━━━ THE INPUT

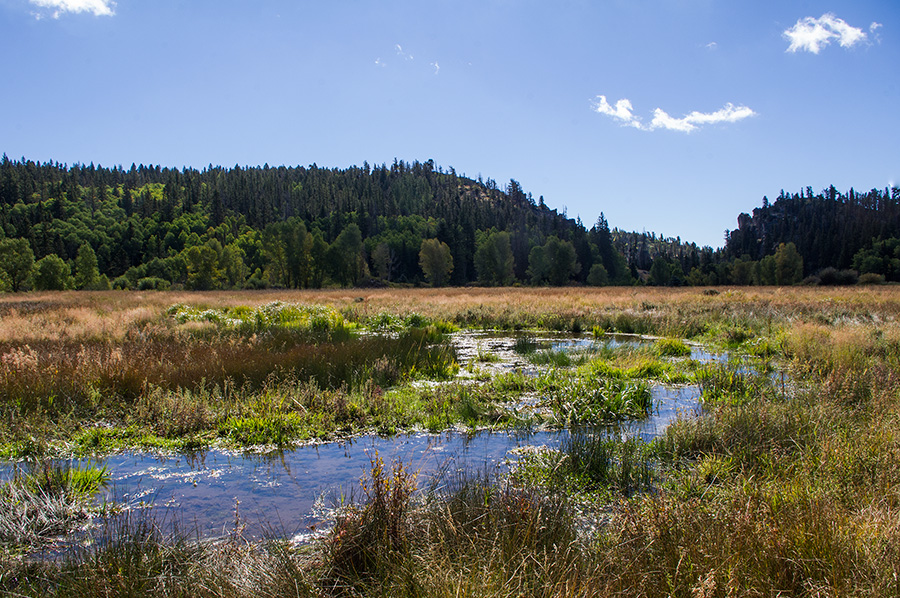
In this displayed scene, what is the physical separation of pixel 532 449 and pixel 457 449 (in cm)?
106

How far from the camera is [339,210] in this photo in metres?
153

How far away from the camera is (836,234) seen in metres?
136

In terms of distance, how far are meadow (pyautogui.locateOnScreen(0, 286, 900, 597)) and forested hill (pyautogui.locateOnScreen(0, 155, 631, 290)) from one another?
7767 cm

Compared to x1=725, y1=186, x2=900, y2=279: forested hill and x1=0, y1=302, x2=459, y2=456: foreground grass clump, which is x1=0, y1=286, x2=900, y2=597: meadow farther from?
x1=725, y1=186, x2=900, y2=279: forested hill

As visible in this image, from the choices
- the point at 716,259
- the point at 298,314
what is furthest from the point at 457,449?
the point at 716,259

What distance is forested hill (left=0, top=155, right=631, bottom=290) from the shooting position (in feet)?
292

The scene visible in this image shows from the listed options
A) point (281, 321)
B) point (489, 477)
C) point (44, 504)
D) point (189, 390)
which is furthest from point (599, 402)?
point (281, 321)

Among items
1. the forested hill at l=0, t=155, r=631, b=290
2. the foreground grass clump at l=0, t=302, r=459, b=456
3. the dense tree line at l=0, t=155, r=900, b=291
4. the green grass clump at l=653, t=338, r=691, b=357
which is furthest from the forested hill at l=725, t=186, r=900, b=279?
the foreground grass clump at l=0, t=302, r=459, b=456

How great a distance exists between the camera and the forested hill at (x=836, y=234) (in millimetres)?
123375

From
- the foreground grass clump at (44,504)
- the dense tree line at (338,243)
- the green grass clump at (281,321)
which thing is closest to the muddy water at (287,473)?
the foreground grass clump at (44,504)

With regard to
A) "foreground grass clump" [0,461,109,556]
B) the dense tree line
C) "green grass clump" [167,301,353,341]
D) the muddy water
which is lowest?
the muddy water

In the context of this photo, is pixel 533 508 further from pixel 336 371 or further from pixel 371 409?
pixel 336 371

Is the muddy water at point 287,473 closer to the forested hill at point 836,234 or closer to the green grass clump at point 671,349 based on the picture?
the green grass clump at point 671,349

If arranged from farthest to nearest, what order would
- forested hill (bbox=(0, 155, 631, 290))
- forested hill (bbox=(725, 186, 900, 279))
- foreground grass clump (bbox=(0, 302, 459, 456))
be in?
forested hill (bbox=(725, 186, 900, 279))
forested hill (bbox=(0, 155, 631, 290))
foreground grass clump (bbox=(0, 302, 459, 456))
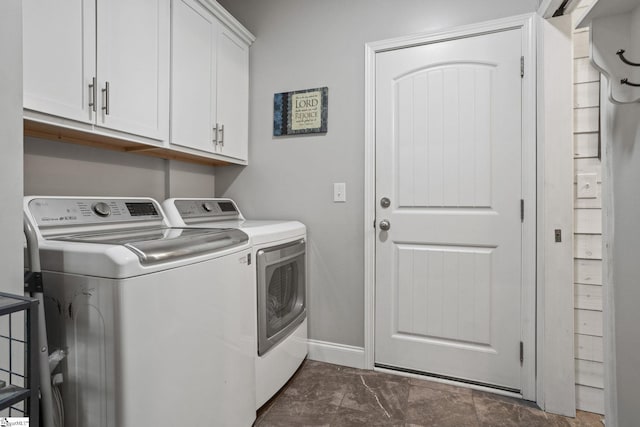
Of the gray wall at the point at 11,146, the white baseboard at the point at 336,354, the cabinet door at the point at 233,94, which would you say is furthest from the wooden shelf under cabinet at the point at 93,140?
the white baseboard at the point at 336,354

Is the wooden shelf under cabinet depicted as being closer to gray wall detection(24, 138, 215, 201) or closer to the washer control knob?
gray wall detection(24, 138, 215, 201)

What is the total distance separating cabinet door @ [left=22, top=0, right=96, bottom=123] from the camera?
113cm

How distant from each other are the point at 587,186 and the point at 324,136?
148cm

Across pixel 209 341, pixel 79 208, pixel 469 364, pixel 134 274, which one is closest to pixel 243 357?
pixel 209 341

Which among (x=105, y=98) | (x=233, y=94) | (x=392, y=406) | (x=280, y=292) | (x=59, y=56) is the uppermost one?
(x=233, y=94)

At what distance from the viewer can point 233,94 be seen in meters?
2.21

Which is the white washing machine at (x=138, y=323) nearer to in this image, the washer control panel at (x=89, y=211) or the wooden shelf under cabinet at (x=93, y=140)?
the washer control panel at (x=89, y=211)

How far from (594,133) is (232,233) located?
1.85 metres

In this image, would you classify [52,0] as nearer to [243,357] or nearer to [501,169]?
[243,357]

━━━━━━

▶ [WHAT IS EXPECTED] Lay out the records from the line containing "Across pixel 209" through the end of the records as a two-column CSV with the header text,answer and one row per record. Put each value in a single double-quoted field, with any line breaks replaced by spaces.

▶ [TASK ANSWER]
text,answer
"Across pixel 209 341, pixel 79 208, pixel 469 364, pixel 134 274, which one is closest to pixel 243 357?","pixel 209 341"
"Which among (x=105, y=98) | (x=233, y=94) | (x=392, y=406) | (x=280, y=292) | (x=59, y=56) is the uppermost one?","(x=233, y=94)"
"At what distance from the viewer can point 233,94 be seen in meters?","2.21"
"Which is the white washing machine at (x=138, y=323) nearer to in this image, the washer control panel at (x=89, y=211) or the wooden shelf under cabinet at (x=93, y=140)?","the washer control panel at (x=89, y=211)"
"How far from (594,133) is (232,233) located?","1.85 metres"
"In this image, would you classify [52,0] as nearer to [243,357] or nearer to [501,169]?","[243,357]"